Repeat exactly every line that comes at or after the line containing "The researchers measured", through the end of the entries below.

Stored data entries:
==================================================
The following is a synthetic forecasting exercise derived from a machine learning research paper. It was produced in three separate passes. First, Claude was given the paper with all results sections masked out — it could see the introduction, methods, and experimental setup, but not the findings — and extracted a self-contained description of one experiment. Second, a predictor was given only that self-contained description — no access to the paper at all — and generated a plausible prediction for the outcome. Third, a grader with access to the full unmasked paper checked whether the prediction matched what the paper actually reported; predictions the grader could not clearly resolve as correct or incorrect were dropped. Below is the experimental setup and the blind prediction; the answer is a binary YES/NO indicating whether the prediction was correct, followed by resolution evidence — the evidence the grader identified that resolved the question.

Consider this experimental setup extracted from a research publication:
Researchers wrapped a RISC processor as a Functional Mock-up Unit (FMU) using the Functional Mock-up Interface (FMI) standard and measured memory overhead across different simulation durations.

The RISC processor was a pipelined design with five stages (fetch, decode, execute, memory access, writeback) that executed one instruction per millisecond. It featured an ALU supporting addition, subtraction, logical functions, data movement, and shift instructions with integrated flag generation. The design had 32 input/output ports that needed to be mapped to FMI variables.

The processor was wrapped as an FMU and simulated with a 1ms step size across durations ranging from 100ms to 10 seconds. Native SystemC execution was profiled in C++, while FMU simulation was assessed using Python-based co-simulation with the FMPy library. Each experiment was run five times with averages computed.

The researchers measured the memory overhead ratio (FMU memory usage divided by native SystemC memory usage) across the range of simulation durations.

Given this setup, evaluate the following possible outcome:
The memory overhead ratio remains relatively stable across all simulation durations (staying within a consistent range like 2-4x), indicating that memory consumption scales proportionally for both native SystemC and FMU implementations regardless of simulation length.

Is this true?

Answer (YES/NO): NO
==================================================
* Completed task *
The researchers measured the memory overhead ratio (FMU memory usage divided by native SystemC memory usage) across the range of simulation durations.

Given this setup, evaluate the following possible outcome:
The memory overhead ratio remains relatively stable across all simulation durations (staying within a consistent range like 2-4x), indicating that memory consumption scales proportionally for both native SystemC and FMU implementations regardless of simulation length.

Is this true?

Answer (YES/NO): NO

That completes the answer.